Passage →
○ ○ ○ ○ ○
Would it be better for everything here in life to be hunky-dory, totally blind to God's perspective on sin and the sinners of this world, only to have them surprised by the furies of hell afterwards? If life was pleasant, just, and right, we would never give God a second thought. We would never consider our death and suffering and its meaning and never know we were at odds with an eternal, ominscient God who can't pretend nor just forget. We'd live idyllically to a ripe, old age and die, and then, pow, be hit in the kisser with everlasting fires of eternal punishment.

We may find this life of suffering and death frustrating and unfair, but if life was going to continue for some measured time after the introduction of sin, it was actually good of God to give us at least a sensored preview of hell. The awfulness of life is a prophylactic demonstration of the utter awfulness of hell. Life is not meant to demonstrate that all is well in the world and that God is in his heaven, but that God is at odds with sinful humanity and his fury over it is white-hot. 

The only question that matters is whether or not the trailer has gotten your attention enough to take steps to avoid it?

Friday, February 12, 2010

How Does the Atonement Work for Me?

The human condition is bondage: bondage to sinfulness, subjection to the evil one, and sentenced to death. Mankind has not been sold into this condition so much as, in Adam and Eve, mankind has chosen it. The Apostle Paul tells us we are slaves to whomever we yield ourselves, whether to God or to sin. So our bondage is not something imposed upon us by third parties in an enterprise we had no part in, even though it may be hard to see what part we had in the actions of Adam and Eve. Yet, they were pristine at the time of their ultimate test, not subject to any kind of decay, and as absolutely good as the model could get. I think they were more than capable of representing all the rest of us-- I'm positive I would have done no better than they did; in fact, I'm sure I would have done what they did if not worse.

So mankind, as a species, fell into sin, became subject to death, and bound in soul. To redeem this circumstance, both sin (and with it death) and the bondage of the soul have to be undone. The atonement of Christ is God's solution to this dilemma. Throughout church history there has been some confusion about how Christ's atonement actually functions: some have seen it primarily as a penal satisfaction, others the payment of a ransom, still others as a typical example or an illustration. The earliest nonbiblical testimony seems to favor the ransom theory; the Bible itself, I think, casts the efficacy of the atonement in the light of penal substitution. The debate is silly, really, for the atonement actually entails and accomplishes all of these functions.

Although the notion of ransom is well attested in the OT, and spoken of very directly in the NT, I see the penal substitution aspect of the atonement as more vital than any other aspect. If I'm standing in fellowship with the saints before God, but have no clear, final disposition of my past sin; even amongst the throng before the throne, individual doubt would arise within me, and guilt with it. Reflexively my eyes would turn from him who sits on the throne. So redemption apart from penal substitution won't produce what the gospel invites us to-- guiltless, intimate, barrierless fellowship and interaction with the Holy God.

In my mind, the idea of group redemption does no more to salve the individual conscience than the concept of inherited sin does to convict the individual conscience. How can a person truly own either one? Even the sacrificial system of the OT, which pointed to Christ, shows that both communal and individual sacrifice was necessary to alleviate guilt and provide restoration with God. So, though Christ was prototypical in the way that Adam and Eve were, and what he did on the cross delivered a kingdom, it is still its application to the individual that makes the difference. It is the individual who must so identify through faith with Christ's death and resurrection that he or she sees themselves upon the cross, in the tomb, and coming out to new life in Christ.
○ ○ ○ ○ ○
(Entries from an annotation dataset)
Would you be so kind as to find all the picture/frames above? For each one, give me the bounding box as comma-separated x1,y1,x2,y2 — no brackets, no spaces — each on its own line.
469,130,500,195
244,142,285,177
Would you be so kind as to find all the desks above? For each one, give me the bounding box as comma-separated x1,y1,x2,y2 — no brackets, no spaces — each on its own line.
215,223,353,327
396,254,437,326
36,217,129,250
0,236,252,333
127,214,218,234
○ ○ ○ ○ ○
What to produce →
Answer these questions from the passage on suffering and the atonement:
(a) According to the passage, what is the awfulness of life a prophylactic demonstration of?
(b) Which theory of the atonement does the earliest nonbiblical testimony seem to favor?
(c) Which aspect of the atonement does the writer consider more vital than any other?
These records have no connection to the passage.

Exercise answer →
(a) The utter awfulness of hell.
(b) The ransom theory.
(c) Penal substitution.